Madame la ministre, le Gouvernement va-t-il s’engager à lancer rapidement des appels d’offres commerciaux, afin que la filière industrielle française de l’hydrolien devienne enfin une réalité ?

M. le président. La parole est à Mme la ministre déléguée.

Mme Prisca Thevenot, ministre déléguée auprès du Premier ministre, chargée du renouveau démocratique, porte-parole du Gouvernement. Monsieur le sénateur, je vous prie d’excuser le ministre de l’économie, des finances et de la souveraineté industrielle et numérique, qui, ne pouvant être présent ce matin, m’a chargée de vous répondre.

Les différentes sources d’énergies renouvelables sont complémentaires et ont vocation à contribuer, chacune selon son potentiel, à l’atteinte de nos objectifs de lutte contre le réchauffement climatique et de souveraineté énergétique.

À ce titre, les nouvelles énergies marines présentent un potentiel que nous intégrons pleinement dans nos réflexions sur notre prochaine stratégie énergétique.

La France a été pionnière dans l’exploitation de l’énergie des marées, avec l’usine marémotrice de la Rance, première installation au monde à produire de l’électricité à partir de l’énergie des marées à une échelle industrielle.

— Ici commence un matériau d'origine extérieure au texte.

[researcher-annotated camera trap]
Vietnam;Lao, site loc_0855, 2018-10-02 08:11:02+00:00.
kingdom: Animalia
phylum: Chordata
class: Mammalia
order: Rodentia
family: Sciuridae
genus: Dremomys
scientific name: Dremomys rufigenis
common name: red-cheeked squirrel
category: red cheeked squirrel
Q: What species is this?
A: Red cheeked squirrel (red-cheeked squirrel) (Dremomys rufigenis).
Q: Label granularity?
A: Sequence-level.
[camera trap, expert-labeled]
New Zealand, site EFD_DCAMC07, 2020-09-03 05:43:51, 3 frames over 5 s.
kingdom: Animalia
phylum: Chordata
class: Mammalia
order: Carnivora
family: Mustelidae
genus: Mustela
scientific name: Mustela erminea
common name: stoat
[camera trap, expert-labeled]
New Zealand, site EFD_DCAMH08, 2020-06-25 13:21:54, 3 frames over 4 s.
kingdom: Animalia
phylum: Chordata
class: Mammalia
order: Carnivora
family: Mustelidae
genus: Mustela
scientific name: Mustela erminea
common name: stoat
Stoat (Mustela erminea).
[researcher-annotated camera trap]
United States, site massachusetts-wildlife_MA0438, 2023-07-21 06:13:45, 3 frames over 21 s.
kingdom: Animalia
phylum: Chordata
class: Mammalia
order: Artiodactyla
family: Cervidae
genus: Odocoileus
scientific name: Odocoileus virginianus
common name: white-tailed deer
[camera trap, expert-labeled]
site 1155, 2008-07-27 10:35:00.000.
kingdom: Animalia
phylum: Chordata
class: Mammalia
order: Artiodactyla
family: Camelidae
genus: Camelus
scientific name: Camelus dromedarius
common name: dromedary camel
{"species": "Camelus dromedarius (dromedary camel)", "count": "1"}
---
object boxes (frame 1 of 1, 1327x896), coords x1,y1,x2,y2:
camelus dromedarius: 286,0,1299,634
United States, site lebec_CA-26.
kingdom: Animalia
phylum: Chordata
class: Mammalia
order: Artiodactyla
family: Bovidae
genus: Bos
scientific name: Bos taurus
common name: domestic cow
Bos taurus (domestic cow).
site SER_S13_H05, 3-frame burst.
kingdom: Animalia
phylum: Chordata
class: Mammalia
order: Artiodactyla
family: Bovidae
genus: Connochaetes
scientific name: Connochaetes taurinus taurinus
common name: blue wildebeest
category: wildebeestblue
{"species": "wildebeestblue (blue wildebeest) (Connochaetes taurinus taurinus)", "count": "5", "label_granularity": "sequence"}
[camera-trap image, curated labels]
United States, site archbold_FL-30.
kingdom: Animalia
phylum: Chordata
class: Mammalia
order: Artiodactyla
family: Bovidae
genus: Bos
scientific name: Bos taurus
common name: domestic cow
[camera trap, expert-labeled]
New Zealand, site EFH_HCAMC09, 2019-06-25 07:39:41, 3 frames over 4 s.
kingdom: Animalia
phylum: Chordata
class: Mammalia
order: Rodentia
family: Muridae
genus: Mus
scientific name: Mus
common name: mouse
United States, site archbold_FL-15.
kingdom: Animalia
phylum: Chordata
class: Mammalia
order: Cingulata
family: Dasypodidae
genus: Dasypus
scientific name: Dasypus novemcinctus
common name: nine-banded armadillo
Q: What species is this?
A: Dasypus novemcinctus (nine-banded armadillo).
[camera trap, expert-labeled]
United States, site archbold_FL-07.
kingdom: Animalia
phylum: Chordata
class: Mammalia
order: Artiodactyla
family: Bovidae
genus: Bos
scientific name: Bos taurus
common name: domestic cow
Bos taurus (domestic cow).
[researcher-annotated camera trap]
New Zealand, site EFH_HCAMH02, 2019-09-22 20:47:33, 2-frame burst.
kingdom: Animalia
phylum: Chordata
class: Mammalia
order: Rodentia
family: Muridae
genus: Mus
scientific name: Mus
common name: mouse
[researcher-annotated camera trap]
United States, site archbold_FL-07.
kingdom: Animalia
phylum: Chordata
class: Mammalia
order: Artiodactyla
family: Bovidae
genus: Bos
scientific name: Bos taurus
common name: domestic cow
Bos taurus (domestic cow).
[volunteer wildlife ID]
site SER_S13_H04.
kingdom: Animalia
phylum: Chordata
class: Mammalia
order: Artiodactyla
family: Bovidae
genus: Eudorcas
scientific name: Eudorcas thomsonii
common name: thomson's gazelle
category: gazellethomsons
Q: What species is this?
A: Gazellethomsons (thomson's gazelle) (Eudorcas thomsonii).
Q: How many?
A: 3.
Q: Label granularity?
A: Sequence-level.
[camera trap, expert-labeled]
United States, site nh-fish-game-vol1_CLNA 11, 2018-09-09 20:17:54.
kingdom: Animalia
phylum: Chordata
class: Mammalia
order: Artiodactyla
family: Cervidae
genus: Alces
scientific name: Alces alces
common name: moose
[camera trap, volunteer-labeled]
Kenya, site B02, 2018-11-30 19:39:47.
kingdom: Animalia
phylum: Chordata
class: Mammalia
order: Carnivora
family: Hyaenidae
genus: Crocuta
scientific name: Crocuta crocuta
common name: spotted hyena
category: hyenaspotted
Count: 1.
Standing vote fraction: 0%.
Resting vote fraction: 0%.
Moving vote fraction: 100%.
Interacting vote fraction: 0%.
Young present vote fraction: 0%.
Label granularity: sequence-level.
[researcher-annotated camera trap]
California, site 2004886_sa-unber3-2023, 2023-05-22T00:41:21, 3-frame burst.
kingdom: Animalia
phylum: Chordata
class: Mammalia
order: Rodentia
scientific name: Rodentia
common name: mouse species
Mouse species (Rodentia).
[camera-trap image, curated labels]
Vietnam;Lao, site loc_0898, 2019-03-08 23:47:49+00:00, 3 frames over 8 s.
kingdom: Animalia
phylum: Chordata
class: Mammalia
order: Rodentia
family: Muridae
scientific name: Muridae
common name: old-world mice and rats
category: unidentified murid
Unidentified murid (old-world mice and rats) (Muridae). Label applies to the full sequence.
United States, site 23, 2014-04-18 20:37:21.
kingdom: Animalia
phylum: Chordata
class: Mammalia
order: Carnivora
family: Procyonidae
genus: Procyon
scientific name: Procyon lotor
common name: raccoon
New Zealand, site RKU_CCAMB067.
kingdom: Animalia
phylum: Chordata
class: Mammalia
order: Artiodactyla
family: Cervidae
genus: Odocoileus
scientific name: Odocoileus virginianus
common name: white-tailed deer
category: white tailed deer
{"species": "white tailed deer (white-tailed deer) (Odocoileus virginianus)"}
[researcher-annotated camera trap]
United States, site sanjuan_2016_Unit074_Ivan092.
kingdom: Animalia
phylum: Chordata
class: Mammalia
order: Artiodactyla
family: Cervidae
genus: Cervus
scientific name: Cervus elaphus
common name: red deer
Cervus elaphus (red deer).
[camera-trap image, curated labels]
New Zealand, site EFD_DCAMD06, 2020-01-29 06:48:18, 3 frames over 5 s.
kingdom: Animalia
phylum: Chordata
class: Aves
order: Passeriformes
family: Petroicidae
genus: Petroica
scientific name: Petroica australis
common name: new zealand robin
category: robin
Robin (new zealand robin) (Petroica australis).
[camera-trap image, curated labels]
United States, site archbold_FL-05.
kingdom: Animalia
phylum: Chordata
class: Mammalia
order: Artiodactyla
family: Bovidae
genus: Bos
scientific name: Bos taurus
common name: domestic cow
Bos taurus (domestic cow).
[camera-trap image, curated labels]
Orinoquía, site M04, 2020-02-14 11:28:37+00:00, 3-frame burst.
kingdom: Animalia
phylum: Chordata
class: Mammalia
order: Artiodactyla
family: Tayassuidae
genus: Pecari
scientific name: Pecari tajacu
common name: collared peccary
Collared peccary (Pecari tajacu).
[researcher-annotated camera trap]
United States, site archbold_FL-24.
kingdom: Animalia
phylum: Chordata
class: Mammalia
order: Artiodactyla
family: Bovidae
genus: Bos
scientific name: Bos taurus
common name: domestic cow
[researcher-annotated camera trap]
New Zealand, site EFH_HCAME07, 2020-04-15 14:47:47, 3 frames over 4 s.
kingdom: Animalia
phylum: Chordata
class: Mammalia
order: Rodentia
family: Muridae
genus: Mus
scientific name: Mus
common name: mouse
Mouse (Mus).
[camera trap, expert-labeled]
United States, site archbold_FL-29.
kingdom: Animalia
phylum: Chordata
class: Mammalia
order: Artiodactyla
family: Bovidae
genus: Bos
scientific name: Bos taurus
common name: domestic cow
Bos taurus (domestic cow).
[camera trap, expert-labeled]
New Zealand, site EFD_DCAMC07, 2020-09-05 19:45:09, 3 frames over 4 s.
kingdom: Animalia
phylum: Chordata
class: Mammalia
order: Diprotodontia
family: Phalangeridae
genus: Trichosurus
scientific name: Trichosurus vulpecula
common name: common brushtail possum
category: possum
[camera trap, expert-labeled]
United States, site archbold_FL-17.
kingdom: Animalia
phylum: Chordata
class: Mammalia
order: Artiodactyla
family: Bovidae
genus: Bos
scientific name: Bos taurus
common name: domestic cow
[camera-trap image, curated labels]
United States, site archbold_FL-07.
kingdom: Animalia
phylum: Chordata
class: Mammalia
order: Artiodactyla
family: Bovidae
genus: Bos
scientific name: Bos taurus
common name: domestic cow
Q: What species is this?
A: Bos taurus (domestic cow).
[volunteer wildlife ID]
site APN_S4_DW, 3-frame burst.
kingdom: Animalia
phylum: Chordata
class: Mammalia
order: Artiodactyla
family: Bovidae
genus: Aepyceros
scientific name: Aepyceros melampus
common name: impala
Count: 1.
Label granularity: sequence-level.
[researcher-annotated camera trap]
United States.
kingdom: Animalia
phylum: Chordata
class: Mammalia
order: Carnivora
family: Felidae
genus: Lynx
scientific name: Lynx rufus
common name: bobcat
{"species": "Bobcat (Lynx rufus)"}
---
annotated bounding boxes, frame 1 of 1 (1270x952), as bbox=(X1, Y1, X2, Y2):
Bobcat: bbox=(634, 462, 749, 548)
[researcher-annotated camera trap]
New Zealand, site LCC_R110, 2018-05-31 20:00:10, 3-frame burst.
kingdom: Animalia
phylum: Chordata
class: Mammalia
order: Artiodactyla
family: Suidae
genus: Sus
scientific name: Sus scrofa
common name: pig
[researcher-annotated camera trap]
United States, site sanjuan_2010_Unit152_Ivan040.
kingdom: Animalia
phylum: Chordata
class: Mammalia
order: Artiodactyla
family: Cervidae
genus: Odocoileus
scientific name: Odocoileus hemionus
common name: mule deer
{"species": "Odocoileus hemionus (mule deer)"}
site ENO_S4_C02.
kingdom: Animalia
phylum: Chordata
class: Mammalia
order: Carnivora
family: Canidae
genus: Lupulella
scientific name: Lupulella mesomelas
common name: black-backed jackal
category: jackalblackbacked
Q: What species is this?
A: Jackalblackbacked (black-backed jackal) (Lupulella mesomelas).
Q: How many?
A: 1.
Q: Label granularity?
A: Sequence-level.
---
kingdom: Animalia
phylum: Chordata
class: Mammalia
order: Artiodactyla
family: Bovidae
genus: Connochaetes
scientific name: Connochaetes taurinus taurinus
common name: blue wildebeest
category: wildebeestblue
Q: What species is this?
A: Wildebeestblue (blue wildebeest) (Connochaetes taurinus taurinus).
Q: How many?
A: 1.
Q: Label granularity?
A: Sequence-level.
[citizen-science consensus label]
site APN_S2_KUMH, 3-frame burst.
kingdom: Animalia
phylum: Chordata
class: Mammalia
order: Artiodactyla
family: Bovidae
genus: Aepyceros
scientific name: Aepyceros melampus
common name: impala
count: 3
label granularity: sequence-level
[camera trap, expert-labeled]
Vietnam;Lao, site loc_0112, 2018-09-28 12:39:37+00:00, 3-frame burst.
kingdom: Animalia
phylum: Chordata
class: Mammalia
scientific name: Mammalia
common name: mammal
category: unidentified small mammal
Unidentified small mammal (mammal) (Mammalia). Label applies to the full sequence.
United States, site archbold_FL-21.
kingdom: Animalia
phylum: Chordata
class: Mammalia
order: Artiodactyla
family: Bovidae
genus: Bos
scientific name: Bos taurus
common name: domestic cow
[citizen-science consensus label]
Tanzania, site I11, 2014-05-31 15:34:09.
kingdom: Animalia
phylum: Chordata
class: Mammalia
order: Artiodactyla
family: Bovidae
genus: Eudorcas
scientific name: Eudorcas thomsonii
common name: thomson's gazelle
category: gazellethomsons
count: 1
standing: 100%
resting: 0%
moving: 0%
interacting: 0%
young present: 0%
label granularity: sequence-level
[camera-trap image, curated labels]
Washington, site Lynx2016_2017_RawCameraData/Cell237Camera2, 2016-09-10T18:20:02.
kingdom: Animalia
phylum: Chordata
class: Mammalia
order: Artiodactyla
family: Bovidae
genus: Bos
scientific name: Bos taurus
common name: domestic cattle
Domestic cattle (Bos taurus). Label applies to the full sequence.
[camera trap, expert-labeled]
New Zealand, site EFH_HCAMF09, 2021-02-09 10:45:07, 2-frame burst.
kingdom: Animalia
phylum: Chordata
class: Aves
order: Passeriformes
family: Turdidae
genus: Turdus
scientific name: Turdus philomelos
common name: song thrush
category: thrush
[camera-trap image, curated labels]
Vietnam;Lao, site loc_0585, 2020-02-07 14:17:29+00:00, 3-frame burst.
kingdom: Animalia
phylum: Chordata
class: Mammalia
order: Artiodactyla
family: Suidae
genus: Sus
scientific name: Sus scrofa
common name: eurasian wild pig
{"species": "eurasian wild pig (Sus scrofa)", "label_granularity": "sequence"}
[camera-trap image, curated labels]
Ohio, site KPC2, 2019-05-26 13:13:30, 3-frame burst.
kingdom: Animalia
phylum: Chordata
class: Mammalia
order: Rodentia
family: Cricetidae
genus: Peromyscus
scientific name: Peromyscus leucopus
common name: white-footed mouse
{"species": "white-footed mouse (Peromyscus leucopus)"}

Cependant, une telle installation présente aussi des inconvénients, par exemple l’ensablement progressif de la Rance, qui nécessite des interventions et des travaux réguliers.

La stratégie offshore de la Commission européenne, publiée au mois de novembre 2020 a fixé l’objectif de 40 gigawatts de capacité d’énergie océanique hors éolien en mer et de 300 gigawatts d’éolien en mer dans l’Union européenne d’ici à 2050.

Concernant l’hydrolien en mer, la France, par ses courants marins, notamment ceux du raz Blanchard et du passage de Fromveur, présenterait un potentiel maximum estimé entre 3 et 5 gigawatts. Pour autant, par rapport à d’autres énergies comme le solaire ou l’éolien terrestre et en mer, cette technologie reste à un stade de développement amont et doit encore poursuivre sa montée en maturité, en particulier afin de réduire ses coûts par rapport à d’autres énergies renouvelables.

Le Gouvernement a décidé l’été dernier de soutenir la ferme pilote hydrolienne de 17,5 mégawatts de FloWatt, témoignant ainsi son soutien à la filière marine renouvelable et son souhait d’accompagner son développement.

Dans cette perspective, le Gouvernement travaille actuellement pour que la prochaine politique pluriannuelle de l’énergie intègre le lancement de premiers appels d’offres commerciaux hydroliens, sous réserve d’une baisse des coûts de la technologie.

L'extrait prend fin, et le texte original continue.